EXPAREL test batches from our 200-liter manufacturing facility in San Diego are underway, and we remain on track for a supplemental new drug application in 2023; our new ZILRETTA fill line is in the qualification phase, we expect this line to improve future quality and yield to support anticipated CRE growth. For ioveraº, with our new contract manufacturer fully online, we are now seeing lower unit cost and volume expansion, which benefit margins. With expanding manufacturing capacity and improving margins, we are advancing new programs to drive EXPAREL volume growth and expand use in outpatient settings. Starting with patient access. In October, we rolled out 340B pricing for EXPAREL. Participation in 340B provides the opportunity to expand access to uninsured or low-income patients.

These two populations are particularly vulnerable to the surgical gateway of opioid addiction and can benefit greatly from EXPAREL-based, opioid-sparing regimens. After 17 weeks, we are exactly where we thought we would be with an increase in both 340B and non-340B purchasers and an aggregate 5% discount to our overall net selling price. We believe this program will drive significant volume expansion within existing and naive 340 business representing nearly 10 million EXPAREL-relevant market procedures. We expect the 340B pricing program to be neutral to slightly accretive to the net revenues by the end of 2023 as we accessed a significantly larger pool of patients and their surgeon providers who want to perform more outpatient procedures.

Importantly, 340B will pave the way for us to leverage on the new NOPAIN Act. This important legislation will mandate CMS reimbursement for non-opioid postsurgical pain treatments in outpatient settings beginning in 2025. NOPAIN was signed into law in December and will provide a reimbursement pathway for nearly 20 million EXPAREL-relevant market procedures, with commercial and self-insured payers expected to follow CMS. We are actively monitoring efforts to accelerate implementation prior to 2025, either through a technical amendment or regulation. We believe policymakers in Washington, D.C. will appreciate the urgency for improving access to non-opioid options given the more than 107,000 Americans who died of a drug overdose in the 12-month period ended March 2022, with more than 2/3 of these deaths involving opioids.

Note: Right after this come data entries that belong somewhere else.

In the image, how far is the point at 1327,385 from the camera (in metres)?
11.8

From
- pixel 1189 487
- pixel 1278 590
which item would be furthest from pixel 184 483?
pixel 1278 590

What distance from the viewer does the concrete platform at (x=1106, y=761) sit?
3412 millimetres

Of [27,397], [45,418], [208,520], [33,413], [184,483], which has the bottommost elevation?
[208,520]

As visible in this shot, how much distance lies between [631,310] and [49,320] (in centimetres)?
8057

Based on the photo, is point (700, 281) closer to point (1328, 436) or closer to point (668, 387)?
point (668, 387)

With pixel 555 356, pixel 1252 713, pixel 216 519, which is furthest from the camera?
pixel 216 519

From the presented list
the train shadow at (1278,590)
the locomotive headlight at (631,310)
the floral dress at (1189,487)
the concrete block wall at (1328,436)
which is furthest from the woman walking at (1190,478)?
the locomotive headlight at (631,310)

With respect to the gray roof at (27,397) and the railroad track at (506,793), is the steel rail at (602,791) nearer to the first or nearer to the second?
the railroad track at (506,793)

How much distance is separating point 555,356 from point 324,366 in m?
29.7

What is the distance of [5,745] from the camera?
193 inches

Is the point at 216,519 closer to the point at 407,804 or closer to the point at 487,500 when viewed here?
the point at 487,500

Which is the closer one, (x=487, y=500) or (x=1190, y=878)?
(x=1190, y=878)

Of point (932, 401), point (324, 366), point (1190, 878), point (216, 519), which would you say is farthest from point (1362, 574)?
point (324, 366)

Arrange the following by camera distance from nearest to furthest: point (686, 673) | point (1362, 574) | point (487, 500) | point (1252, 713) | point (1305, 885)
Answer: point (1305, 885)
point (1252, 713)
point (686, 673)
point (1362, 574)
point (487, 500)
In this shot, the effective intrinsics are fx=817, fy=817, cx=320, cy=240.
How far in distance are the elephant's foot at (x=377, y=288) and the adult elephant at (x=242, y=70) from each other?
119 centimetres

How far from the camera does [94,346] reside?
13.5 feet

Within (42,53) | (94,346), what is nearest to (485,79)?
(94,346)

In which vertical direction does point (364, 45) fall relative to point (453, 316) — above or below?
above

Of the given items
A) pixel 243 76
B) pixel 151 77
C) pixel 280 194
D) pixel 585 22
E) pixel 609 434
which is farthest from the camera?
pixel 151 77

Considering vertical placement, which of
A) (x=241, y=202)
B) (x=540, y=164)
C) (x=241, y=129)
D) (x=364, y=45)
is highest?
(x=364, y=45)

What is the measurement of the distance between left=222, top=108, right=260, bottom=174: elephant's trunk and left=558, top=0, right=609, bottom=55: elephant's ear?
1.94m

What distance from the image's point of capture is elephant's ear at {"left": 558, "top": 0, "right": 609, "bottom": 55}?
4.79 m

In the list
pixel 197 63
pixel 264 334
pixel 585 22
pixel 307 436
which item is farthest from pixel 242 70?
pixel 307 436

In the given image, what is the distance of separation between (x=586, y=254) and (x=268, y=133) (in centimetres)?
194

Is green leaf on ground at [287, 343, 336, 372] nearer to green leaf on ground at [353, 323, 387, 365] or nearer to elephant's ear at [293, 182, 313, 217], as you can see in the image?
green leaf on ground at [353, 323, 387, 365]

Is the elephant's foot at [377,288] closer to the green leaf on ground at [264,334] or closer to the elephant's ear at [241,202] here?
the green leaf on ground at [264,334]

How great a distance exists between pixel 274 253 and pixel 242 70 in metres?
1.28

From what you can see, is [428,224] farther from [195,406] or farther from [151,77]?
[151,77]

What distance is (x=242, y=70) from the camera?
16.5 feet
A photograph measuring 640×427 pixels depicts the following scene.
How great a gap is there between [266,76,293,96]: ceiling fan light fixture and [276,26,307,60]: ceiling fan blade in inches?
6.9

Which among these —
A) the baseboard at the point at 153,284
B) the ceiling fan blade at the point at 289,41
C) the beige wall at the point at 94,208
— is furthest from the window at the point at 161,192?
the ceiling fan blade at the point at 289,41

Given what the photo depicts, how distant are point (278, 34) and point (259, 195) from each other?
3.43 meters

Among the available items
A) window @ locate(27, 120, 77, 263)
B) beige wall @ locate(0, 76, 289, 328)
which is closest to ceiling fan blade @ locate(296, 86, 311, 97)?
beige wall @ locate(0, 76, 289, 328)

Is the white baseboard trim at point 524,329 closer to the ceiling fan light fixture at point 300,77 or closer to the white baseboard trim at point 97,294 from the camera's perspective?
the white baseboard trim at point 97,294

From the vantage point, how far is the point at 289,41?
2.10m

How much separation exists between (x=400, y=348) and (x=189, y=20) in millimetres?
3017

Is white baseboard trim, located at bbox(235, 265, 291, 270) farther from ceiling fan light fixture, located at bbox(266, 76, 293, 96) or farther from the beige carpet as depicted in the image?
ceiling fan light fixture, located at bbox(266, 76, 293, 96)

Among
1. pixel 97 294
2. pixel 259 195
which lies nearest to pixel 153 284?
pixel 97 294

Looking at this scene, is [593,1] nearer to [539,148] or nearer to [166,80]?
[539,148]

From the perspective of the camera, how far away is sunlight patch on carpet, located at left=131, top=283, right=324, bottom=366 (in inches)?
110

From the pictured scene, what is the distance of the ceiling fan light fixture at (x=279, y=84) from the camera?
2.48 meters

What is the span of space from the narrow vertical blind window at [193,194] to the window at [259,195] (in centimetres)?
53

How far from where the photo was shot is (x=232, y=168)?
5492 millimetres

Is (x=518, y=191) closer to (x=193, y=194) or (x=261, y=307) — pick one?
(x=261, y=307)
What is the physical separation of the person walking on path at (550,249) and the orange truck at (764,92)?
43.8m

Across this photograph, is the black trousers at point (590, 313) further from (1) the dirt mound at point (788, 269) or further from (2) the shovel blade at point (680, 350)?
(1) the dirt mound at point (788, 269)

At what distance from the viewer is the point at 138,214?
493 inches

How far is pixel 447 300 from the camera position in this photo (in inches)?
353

NOPAIN and 340B are especially meaningful to hospitals as they continue to migrate lower-margin soft tissue procedures to help hospital outpatient sites. Both programs will assist eligible health care systems and affording the opportunity to offer non-opioid pain control for these procedures while advancing our mission to provide a non-opioid pain management solution to as many patients as possible while positioning opioids for rescue use only. We are also supporting significant — the significant need for opioid-sparing pain management at our Pacira Innovation and Training Centers as well as our infield educational events. In 2022 alone, our educational programs provided ultrasound-based training to more than 6,000 physicians for select regional blocks with erector spinae, transverse abdominis plane and pectoralis the most highly requested EXPAREL workshops.

Our ioveraº workshops are also accommodating the market’s growing interest in long-acting drug-free nerve blocks. These educational programs for EXPAREL and ioveraº also provide increased visibility to expand ZILRETTA awareness among our customer base of surgeons seeking an alternative for non-opioid, office-based osteoarthritis pain management solutions. With last month’s opening of our second innovation and training center in Houston, we now have more than doubled our capacity to host meaningful education program. This state-of-the-art facility features a 125-seat adaptive lecture hall, broadcast studio in both wet and dry lab space for cadaver labs and other interactive workshops, as well as advanced ultrasound with artificial intelligence trading software.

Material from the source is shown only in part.